Racath hesitated. He wasn’t entirely sure if it would be a good idea to mention what happened with Briz’nar’s fire. He still had no idea what he had done or how he had done it, and bringing it up would only divert the conversation.
Not to mention that the Genshwin weren’t supposed to use magic too often, for the same reason they hid their
markara beneath their gauntlets — to keep their identities as Majiski a secret. Mrak thought of magic as a whimsical power that was too easily overused, something that would too easily compromise a Majiski. That was why he had never taught them much at all about how to use it. And Racath had no desire to add an extraneous use of obvious magic to the list of grievances that Mrak was certainly compiling.
“I…stabbed it…” Racath lied. “Through the eye. And when it died, it sort of…glowed, smoldered and burned a whole lot. I ran, jumped off the Bridge into the river, and then the thing exploded. The blast cut the bridge in half, and took of the Arkûl garrison with it.”

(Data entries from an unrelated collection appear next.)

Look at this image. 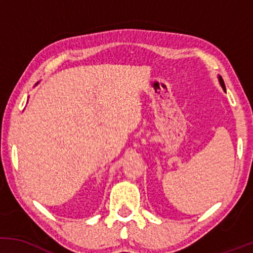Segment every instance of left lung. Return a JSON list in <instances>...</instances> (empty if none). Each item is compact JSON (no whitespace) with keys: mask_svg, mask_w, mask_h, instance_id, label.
Listing matches in <instances>:
<instances>
[{"mask_svg":"<svg viewBox=\"0 0 253 253\" xmlns=\"http://www.w3.org/2000/svg\"><path fill=\"white\" fill-rule=\"evenodd\" d=\"M219 82H220V84H221L222 89H223V90H225V91H226V88H225V83H223V80H222V78H221V77H220V76H219Z\"/></svg>","mask_w":253,"mask_h":253,"instance_id":"8db88e82","label":"left lung"}]
</instances>
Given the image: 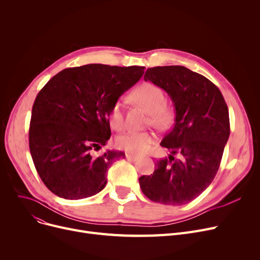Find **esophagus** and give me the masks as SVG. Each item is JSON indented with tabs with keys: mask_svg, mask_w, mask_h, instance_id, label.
<instances>
[{
	"mask_svg": "<svg viewBox=\"0 0 260 260\" xmlns=\"http://www.w3.org/2000/svg\"><path fill=\"white\" fill-rule=\"evenodd\" d=\"M125 158H126L127 160H129V161H135V160H137V159H138V157H137V156L131 155V154H128V153H126V154H125Z\"/></svg>",
	"mask_w": 260,
	"mask_h": 260,
	"instance_id": "obj_1",
	"label": "esophagus"
}]
</instances>
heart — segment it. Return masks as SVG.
<instances>
[{
	"instance_id": "1",
	"label": "heart",
	"mask_w": 260,
	"mask_h": 260,
	"mask_svg": "<svg viewBox=\"0 0 260 260\" xmlns=\"http://www.w3.org/2000/svg\"><path fill=\"white\" fill-rule=\"evenodd\" d=\"M133 100L143 107L149 115V123L155 127L166 128L173 119V111L171 106L165 102V93L162 89L154 84L145 83L136 88L132 93ZM124 109L121 102H117L111 111L109 122L115 129L123 126ZM155 142V135L148 132L129 131L117 138L116 144L132 155H143L152 148Z\"/></svg>"
}]
</instances>
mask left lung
I'll return each instance as SVG.
<instances>
[{
  "label": "left lung",
  "mask_w": 260,
  "mask_h": 260,
  "mask_svg": "<svg viewBox=\"0 0 260 260\" xmlns=\"http://www.w3.org/2000/svg\"><path fill=\"white\" fill-rule=\"evenodd\" d=\"M144 81L168 92L176 117L160 143L171 155L156 162L153 174L140 177V187L154 202L182 206L215 178L230 136L229 109L219 88L184 66L148 68Z\"/></svg>",
  "instance_id": "8db88e82"
}]
</instances>
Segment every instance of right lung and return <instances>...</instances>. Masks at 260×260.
I'll use <instances>...</instances> for the list:
<instances>
[{"mask_svg": "<svg viewBox=\"0 0 260 260\" xmlns=\"http://www.w3.org/2000/svg\"><path fill=\"white\" fill-rule=\"evenodd\" d=\"M143 66L87 64L66 68L52 77L35 100L29 149L36 170L51 192L64 199L98 194L112 163L125 154L92 149L111 137L112 107L140 80Z\"/></svg>", "mask_w": 260, "mask_h": 260, "instance_id": "right-lung-1", "label": "right lung"}]
</instances>
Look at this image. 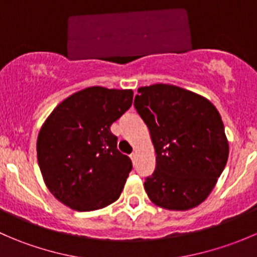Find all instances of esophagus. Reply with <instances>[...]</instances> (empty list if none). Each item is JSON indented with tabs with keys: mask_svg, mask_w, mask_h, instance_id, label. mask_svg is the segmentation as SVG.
<instances>
[{
	"mask_svg": "<svg viewBox=\"0 0 257 257\" xmlns=\"http://www.w3.org/2000/svg\"><path fill=\"white\" fill-rule=\"evenodd\" d=\"M129 157H131V159H132V162H136V159H137V153H132L131 155H129Z\"/></svg>",
	"mask_w": 257,
	"mask_h": 257,
	"instance_id": "34e87169",
	"label": "esophagus"
}]
</instances>
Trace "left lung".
Here are the masks:
<instances>
[{
  "mask_svg": "<svg viewBox=\"0 0 257 257\" xmlns=\"http://www.w3.org/2000/svg\"><path fill=\"white\" fill-rule=\"evenodd\" d=\"M138 93L134 108L157 154L145 191L164 209L195 208L211 193L229 157L221 116L208 99L177 85L160 83Z\"/></svg>",
  "mask_w": 257,
  "mask_h": 257,
  "instance_id": "left-lung-1",
  "label": "left lung"
}]
</instances>
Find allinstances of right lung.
Returning a JSON list of instances; mask_svg holds the SVG:
<instances>
[{
    "label": "right lung",
    "mask_w": 257,
    "mask_h": 257,
    "mask_svg": "<svg viewBox=\"0 0 257 257\" xmlns=\"http://www.w3.org/2000/svg\"><path fill=\"white\" fill-rule=\"evenodd\" d=\"M133 103V90L89 87L59 103L41 128L38 165L51 193L78 211L120 196L131 159L116 148L110 125Z\"/></svg>",
    "instance_id": "add662e5"
}]
</instances>
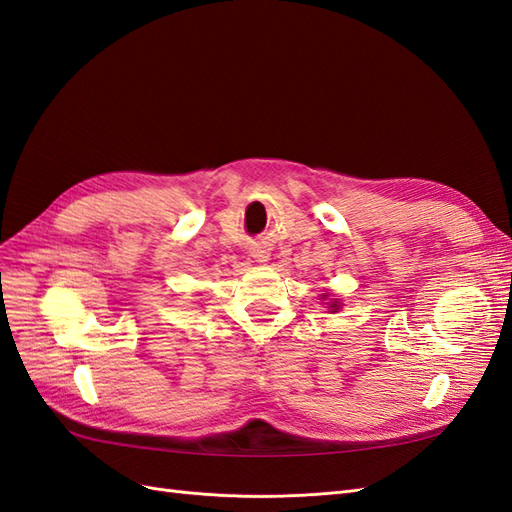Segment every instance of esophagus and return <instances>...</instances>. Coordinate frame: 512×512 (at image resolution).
Segmentation results:
<instances>
[{
  "label": "esophagus",
  "instance_id": "1",
  "mask_svg": "<svg viewBox=\"0 0 512 512\" xmlns=\"http://www.w3.org/2000/svg\"><path fill=\"white\" fill-rule=\"evenodd\" d=\"M253 257H255L257 261H266V259H268V253H266V251H259V248H257V251H253Z\"/></svg>",
  "mask_w": 512,
  "mask_h": 512
}]
</instances>
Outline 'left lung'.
I'll use <instances>...</instances> for the list:
<instances>
[{
  "label": "left lung",
  "instance_id": "1",
  "mask_svg": "<svg viewBox=\"0 0 512 512\" xmlns=\"http://www.w3.org/2000/svg\"><path fill=\"white\" fill-rule=\"evenodd\" d=\"M331 307H335V309H337V305H335V303H333V305H331Z\"/></svg>",
  "mask_w": 512,
  "mask_h": 512
}]
</instances>
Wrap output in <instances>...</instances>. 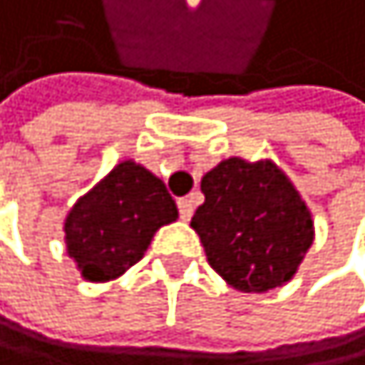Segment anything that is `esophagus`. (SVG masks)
Segmentation results:
<instances>
[{
    "mask_svg": "<svg viewBox=\"0 0 365 365\" xmlns=\"http://www.w3.org/2000/svg\"><path fill=\"white\" fill-rule=\"evenodd\" d=\"M177 206H179V215H181V220H190L192 217V210H195V204H192V200H188V197H181L179 202H177Z\"/></svg>",
    "mask_w": 365,
    "mask_h": 365,
    "instance_id": "esophagus-1",
    "label": "esophagus"
}]
</instances>
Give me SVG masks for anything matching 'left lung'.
I'll return each instance as SVG.
<instances>
[{"instance_id":"left-lung-1","label":"left lung","mask_w":365,"mask_h":365,"mask_svg":"<svg viewBox=\"0 0 365 365\" xmlns=\"http://www.w3.org/2000/svg\"><path fill=\"white\" fill-rule=\"evenodd\" d=\"M202 192L190 227L231 287L262 294L294 278L314 242V222L274 161L224 159L202 177Z\"/></svg>"}]
</instances>
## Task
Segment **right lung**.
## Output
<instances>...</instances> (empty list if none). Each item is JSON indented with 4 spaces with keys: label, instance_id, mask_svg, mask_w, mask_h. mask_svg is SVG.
<instances>
[{
    "label": "right lung",
    "instance_id": "right-lung-1",
    "mask_svg": "<svg viewBox=\"0 0 365 365\" xmlns=\"http://www.w3.org/2000/svg\"><path fill=\"white\" fill-rule=\"evenodd\" d=\"M177 217L163 181L141 163L120 161L69 210L67 253L85 280H114L141 260L155 233Z\"/></svg>",
    "mask_w": 365,
    "mask_h": 365
}]
</instances>
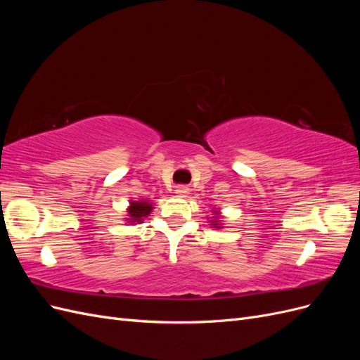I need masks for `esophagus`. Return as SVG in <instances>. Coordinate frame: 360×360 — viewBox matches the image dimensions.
<instances>
[{"instance_id": "34e87169", "label": "esophagus", "mask_w": 360, "mask_h": 360, "mask_svg": "<svg viewBox=\"0 0 360 360\" xmlns=\"http://www.w3.org/2000/svg\"><path fill=\"white\" fill-rule=\"evenodd\" d=\"M188 192H189V189L186 186H177L176 188V193L179 195V197H186Z\"/></svg>"}]
</instances>
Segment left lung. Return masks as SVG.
I'll return each mask as SVG.
<instances>
[{"mask_svg": "<svg viewBox=\"0 0 360 360\" xmlns=\"http://www.w3.org/2000/svg\"><path fill=\"white\" fill-rule=\"evenodd\" d=\"M213 217H212V221H210V225L213 226V228H217V230H219V228H222V221H221V212L219 210H213Z\"/></svg>", "mask_w": 360, "mask_h": 360, "instance_id": "left-lung-1", "label": "left lung"}]
</instances>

Alexis whistled slowly. “Damn. That’s intense. Then what?”
Racath shrugged. “Then I swam down river and came home. You’ve probably heard more than I have about what’s happened in the Burrows since then.”
“They say that the Humans formed some sort of quasi-government,” Toren offered, still slightly sullen from Alexis’s rebuke. “They’ve organized, and they’ve been fighting the Dominion’s attempts to take the district back.”
Alexis grimaced. “I’m not sure how long that can last….”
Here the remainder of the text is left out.